## SELECTED TEXT
The SCOBY is the most important part of the brewing process, and maintaining a healthy one is integral to producing quality kombucha. It works best and is at it’s most healthy when the bacteria and yeast work harmoniously together. Sugar is needed for the yeast to feast on, creating ethanol and CO2 in the process. The bacteria eat up tannins in the tea, as well as excess ethanol. In this way, the yeast and bacteria work together to ferment the tea into a raw and living beverage: kombucha. (If you're looking for a beautiful, healthy SCOBY to make your own kombucha, we've got them for sale at GYST!)



Kombucha has been around for awhile. While it’s exact origins aren’t known, it appeared in Northeast China around 200 BC, before being brought to Japan by a Dr. Kombu (Kombu → kombucha!!) around 400 AD. From there, it hopscotched across Russia, Germany, and Switzerland before becoming more well known in the U.S. in the early 90’s. Back then it wasn’t commercially available, so you’d need to find someone with a SCOBY in order to make it yourself. At that time It was as much a movement as a beverage, ingredients and instructions passed back and forth between hippies, yogis, counter-culturalists, and health nuts.

In 1995 a guy named GT Dave started making kombucha in his parents kitchen in LA. People loved it, and he began bottling and selling it in specialty stores, eventually getting his kombucha onto the shelves of Whole Foods. We all have this guy, GT Dave (Yes, I agree that it’s strange for someone to have an abbreviation for a first name and a first name as a last name), to thank for kombucha’s national presence. Kombucha’s pop relevance has been on the rise since then, and it has exploded in recent years, turning a once little known drink into a 500 million dollar a year industry.




There’s much to be said about the health benefits of fermented foods and drinks, but it wasn’t until recently that doctors and scientists began to realize the importance of microbes and bacteria that inhabit our guts. There’s a whole microscopic ecosystem down there, and fermented foods directly aid its vitality by introducing and promoting good bacteria and yeast. Kombucha’s most commonly reported health benefits include detoxification, aiding digestion, and increased energy.  We recommend checking out ‘Kombucha Mama’ Hannah Krum’s book, The Big Book of Kombucha. Krum reports the studied health benefits of kombucha including the addition of bioavailable vitamins B6 and B12, which are known to stabilize mood and fight depression, as well as vitamin C. Adding specialty herbs and plants to kombucha can add even more of a health boost. Ginger, turmeric, and cranberries all have healing properties, from boosting the immune system to preventing UTI’s. They also have the added benefit of making your kombucha super tasty!

## SUPPLIED INFORMATION
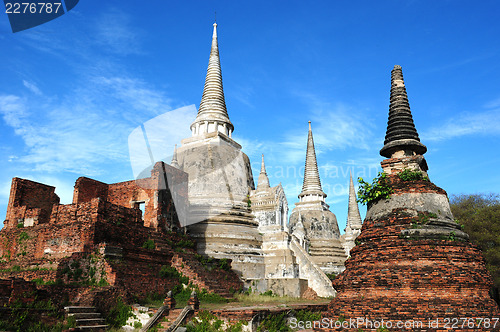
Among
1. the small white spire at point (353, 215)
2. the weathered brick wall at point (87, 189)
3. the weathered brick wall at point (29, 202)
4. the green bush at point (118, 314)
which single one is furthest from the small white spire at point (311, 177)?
the green bush at point (118, 314)

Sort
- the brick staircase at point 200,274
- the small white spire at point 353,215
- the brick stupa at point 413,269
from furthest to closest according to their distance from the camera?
the small white spire at point 353,215 < the brick staircase at point 200,274 < the brick stupa at point 413,269

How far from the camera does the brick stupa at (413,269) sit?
9000mm

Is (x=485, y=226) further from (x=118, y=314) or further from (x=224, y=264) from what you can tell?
(x=118, y=314)

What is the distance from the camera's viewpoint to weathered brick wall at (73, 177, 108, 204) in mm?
19516

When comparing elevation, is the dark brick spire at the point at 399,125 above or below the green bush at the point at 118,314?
above

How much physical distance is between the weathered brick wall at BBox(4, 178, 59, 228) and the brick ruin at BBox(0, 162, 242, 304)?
0.04 metres

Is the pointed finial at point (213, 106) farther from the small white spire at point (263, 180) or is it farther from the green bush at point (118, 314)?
the green bush at point (118, 314)

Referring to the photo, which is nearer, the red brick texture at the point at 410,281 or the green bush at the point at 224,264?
the red brick texture at the point at 410,281

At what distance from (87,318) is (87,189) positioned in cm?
1002

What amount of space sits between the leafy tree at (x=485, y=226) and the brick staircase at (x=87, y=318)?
79.5 feet

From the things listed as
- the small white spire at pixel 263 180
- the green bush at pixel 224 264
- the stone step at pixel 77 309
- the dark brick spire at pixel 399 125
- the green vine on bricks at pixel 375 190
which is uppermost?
the small white spire at pixel 263 180

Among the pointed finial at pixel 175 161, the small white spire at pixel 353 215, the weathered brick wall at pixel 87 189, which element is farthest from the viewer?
the small white spire at pixel 353 215

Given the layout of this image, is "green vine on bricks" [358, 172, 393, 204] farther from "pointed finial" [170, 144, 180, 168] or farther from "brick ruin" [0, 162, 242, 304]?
"pointed finial" [170, 144, 180, 168]

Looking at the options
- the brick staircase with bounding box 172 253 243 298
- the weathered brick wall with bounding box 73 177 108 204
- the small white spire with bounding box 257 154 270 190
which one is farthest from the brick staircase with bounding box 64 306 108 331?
the small white spire with bounding box 257 154 270 190
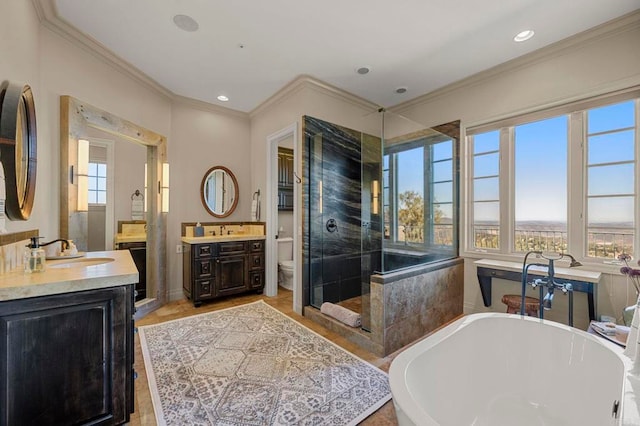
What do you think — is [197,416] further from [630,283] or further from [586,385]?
[630,283]

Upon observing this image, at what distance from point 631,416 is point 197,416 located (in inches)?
81.1

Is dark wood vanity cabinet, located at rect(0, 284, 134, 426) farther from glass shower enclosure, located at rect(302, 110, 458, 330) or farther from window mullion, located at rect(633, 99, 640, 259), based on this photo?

## ACTIONS TO TAKE
(1) In the text about kombucha, what do the bacteria in the SCOBY eat?
(2) Continue the text about kombucha from its last sentence.

## ANSWERS TO THE EXERCISES
(1) The tannins in the tea and excess ethanol.

(2)
Our Kombucha is different, and that’s good. As with every aspect of GYST, we are passionate about using quality ingredients produced by good people. We like to know exactly what we're drinking, so we make our kombucha as transparent as possible–using only water, sugar, our SCOBY, and local herbs, berries, and fruits. While many kombucha producers, both locally and nationally, like to combine exotic fruit juice concentrates into extravagant combinations, we’re all about keeping things simple, balanced, and local. You won’t find passion fruit or coconut in any of our kombuchas; instead you’ll taste raspberry, dill, stinging nettle, or ginger – likely harvested within a few hours of Minneapolis.

We are currently working in close partnership with Lily Springs Farm, a 100-acre woman-led farm in Western Wisconsin utilizing restorative, climate-resilient agricultural practices. We support their commitment to regenerative farming and growing nutrient-dense perennials such as black currants, elderberry, and aronia. At our Fermentation Bar in the Whittier neighborhood of Minneapolis, we use their crops to make kombucha that is truly restorative in every sense – from farm, to flavor, to that happy feeling after the first sip. And that's why GYST continues to be called the best kombucha in Minnesota.